Dann kam der Mittwoch. Ich brachte die Visaunterlagen meines Mannes mit. Wohlgemerkt, die Unterlagen für das Visum, denn das sind Visaunterlagen. Am Schalter angekommen wurde mir mitgeteilt, daß ich ja das völlig Falsche dabeihätte, man bräuchte nämlich gar nicht die Visaunterlagen, sondern den Paß meines Mannes und ein Schreiben seines Arbeitgebers, das bestätigt, daß er dort arbeitet, wo er arbeitet. Ich hab also drei mal tief durchgeatmet, habe die Dame gefragt, ob sie sicher sei, daß das dann alles sei, denn wenn nicht, möchte sie mir doch bitte gleich sagen, was ich noch brauche. Nein, das wäre dann alles.

Ich also nach Hause, Gustls Paß geholt, festgestellt, daß das Schreiben seines Arbeitgebers sehr wohl in der Mappe mit den Visaunterlagen war und wieder ab zum DMV. Die Polizistin hat dann alles in die Büroklammer dazugesteckt und mich aufgefordert, mich hinzusetzen, ich würde aufgerufen, um dann noch die Gebühr von entweder 66 oder auch 77 Dollar zu bezahlen. Warum nun 66 ODER 77 weiß kein Mensch. Ich war auf alles vorbereitet.

„Einken!“ Ah, heute ist also Vornamentag! Ich folgte dem Ruf und bezahlte 66 Dollar. Man kriegt dort übrigens keine Quittung. Aber dafür mußte ich ein Zettelchen zweimal unterschreiben, dessen eine Hälfte ich, nachdem ich mich wieder hingesetzt hätte, dem Herrn geben solle, der mich zum Photoshooting aufrufen würde. Na gut, mach ich. Eines muß man ihnen ja lassen, bis auf die „Visaunterlagen“ waren alle Anweisungen klar und deutlich formuliert. Man kann also nichts falsch machen, vorausgesetzt, man hatte alles dabei, was man braucht.

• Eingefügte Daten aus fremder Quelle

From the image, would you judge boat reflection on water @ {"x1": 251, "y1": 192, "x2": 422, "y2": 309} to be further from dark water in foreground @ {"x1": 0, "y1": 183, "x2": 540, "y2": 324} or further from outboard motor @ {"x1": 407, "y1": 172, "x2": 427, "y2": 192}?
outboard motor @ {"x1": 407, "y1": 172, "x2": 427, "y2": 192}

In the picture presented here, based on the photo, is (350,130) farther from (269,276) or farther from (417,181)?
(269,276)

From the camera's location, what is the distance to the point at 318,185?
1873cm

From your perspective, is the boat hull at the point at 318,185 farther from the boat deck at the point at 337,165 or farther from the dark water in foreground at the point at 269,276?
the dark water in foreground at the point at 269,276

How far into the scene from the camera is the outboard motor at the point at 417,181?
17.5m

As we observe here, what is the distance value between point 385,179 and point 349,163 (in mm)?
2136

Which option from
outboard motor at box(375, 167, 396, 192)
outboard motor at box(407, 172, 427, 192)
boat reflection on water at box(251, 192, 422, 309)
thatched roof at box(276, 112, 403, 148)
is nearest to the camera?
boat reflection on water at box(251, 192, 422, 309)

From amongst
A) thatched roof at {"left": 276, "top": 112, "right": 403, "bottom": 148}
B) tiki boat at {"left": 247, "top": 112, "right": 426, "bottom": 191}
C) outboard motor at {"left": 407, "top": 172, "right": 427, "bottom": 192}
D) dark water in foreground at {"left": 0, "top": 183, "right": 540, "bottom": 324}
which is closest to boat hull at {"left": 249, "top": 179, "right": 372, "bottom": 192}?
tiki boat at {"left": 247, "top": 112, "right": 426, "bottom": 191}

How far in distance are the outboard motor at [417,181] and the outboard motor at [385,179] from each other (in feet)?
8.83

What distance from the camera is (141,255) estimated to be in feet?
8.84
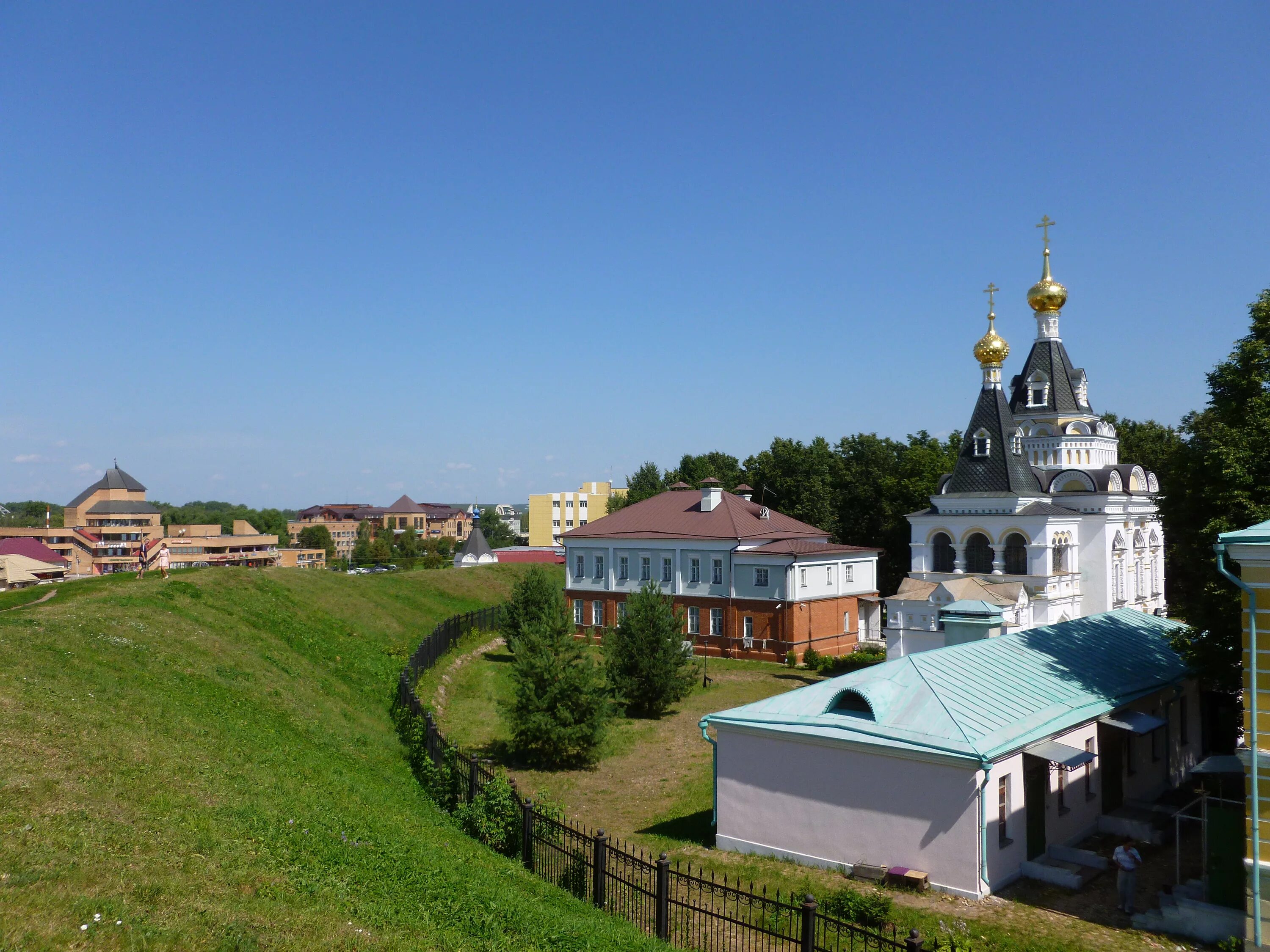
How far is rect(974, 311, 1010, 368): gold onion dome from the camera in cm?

Die Wartezeit wurde mir durch eine reizende alte Dame verkürzt, die ganz verzweifelt war, denn sie hatte ihren Führerschein verloren. Sie zeigte mir sogar das Täschchen mit all ihren Karten, das sie immer in ihrem Portemonnaie versteckt und dann in den Untiefen ihrer Handtasche versenkt. Sie könne gar nicht verstehen, wie ihr das passieren konnte. Sie wisse ja, daß sie schusselig sei, deshalb hätten ja alle Dinge bei ihr ihren festen Platz. Sie vermutete abschließend, daß es wohl beim Schnapskaufen passiert sein müsse. Ja, Ihr Lieben, die Dame hat mir erzählt, sie sei 84, was man ihr auch angesehen hat, aber sie wird nach wie vor nach ihrem Führerschein gefragt, wenn sie sich ein Püllchen kaufen will…

„Shooooooster“ Oh, doch nicht Vornamentag. Ich wünschte der alten Dame alles Gute und raste in Richtung Photograph. Der bekam von mir meine Unterschriftenprobe, ich unterschrieb noch auf einem touchpad, und dann wurde ich aufgefordert, mich an die Wand vor einen graublauen Hintergrund zu stellen. Er bat mich, die Haare aus dem Gesicht zu streifen (wohl ein unerkanntes Photogenie mit Ambition…) und meinte „you don´t have to smile if you don´t want to.“, was ich in dieser Umgebung sehr passend fand. Und dann hat er abgedrückt. Ich mußte mich wieder hinsetzen, während mein Führerschein zubereitet wurde.

„Ink-, Eink-, ähm Shooster?“ Ja! Geschafft! Ich bekam meinen Führerschein überreicht, und das Photo ist auch erträglich.

Puh, noch ein freundliches „Thank you“ und dann nichts wie raus hier!